Document text:
New research from the NZ Drug Foundation suggests that almost two-thirds of New Zealanders think possessing marijuana should not be a criminal offence.
Polling shows 33 percent believe possessing a cannabis for personal use should be legal, while 31 percent think it ought to be decriminalised. Thirty-four percent want to keep it illegal.
The survey of 1029 people found that while most Kiwis support decriminalisation, 70 percent don't want to see marijuana sold in stores.
NZ Drug Foundation executive director Ross Bell told Paul Henry on Monday morning that he's "surprised by the scale of support" for the decriminalisation of cannabis use.
"We've had a sense that the public mood has been shifting. People have seen that changes are happening around the world and it's not too much of a scary thing," he said.
Prime Minister John Key, also speaking to Paul Henry, said he's "not a big fan" of a law change.
"I just don't terribly like the message - and I think that at least at best, for sustained use, the health implications are potentially severe," he said.

Try it:
Render this sentence from the cannabis poll article in Spanish: "The survey of 1029 people found that while most Kiwis support decriminalisation, 70 percent don't want to see marijuana sold in stores."

Record extracts:

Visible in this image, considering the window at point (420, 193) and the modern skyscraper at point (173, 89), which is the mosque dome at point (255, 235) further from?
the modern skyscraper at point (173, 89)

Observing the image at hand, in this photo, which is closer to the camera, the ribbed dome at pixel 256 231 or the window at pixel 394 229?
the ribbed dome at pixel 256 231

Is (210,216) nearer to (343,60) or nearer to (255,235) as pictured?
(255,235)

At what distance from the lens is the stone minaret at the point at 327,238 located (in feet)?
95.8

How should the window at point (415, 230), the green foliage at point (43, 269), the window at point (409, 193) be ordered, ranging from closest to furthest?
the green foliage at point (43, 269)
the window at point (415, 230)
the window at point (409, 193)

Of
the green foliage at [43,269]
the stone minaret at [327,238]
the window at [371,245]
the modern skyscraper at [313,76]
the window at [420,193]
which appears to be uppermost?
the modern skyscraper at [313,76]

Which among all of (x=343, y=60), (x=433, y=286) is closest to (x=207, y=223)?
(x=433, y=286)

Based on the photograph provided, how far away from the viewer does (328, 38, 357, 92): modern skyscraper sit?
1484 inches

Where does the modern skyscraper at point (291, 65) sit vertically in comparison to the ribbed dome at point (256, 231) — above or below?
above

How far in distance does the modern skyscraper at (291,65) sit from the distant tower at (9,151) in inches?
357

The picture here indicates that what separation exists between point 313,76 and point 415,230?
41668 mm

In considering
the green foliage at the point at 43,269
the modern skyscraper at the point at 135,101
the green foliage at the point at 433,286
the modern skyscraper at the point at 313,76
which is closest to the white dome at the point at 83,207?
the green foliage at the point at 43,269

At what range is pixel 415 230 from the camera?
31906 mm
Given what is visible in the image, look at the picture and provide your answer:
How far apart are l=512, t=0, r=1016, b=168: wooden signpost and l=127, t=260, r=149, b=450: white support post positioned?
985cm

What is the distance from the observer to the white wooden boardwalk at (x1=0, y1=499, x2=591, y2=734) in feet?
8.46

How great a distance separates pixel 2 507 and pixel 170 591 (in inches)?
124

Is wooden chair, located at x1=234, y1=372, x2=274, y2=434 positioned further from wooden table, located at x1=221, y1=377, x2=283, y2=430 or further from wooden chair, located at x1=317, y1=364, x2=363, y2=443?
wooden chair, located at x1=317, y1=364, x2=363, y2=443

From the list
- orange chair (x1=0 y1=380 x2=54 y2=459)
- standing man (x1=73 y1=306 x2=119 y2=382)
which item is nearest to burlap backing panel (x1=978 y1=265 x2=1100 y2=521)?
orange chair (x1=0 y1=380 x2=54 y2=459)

Task output:
La encuesta a 1029 personas reveló que, aunque la mayoría de los neozelandeses apoya la despenalización, el 70 por ciento no quiere ver marihuana vendida en tiendas.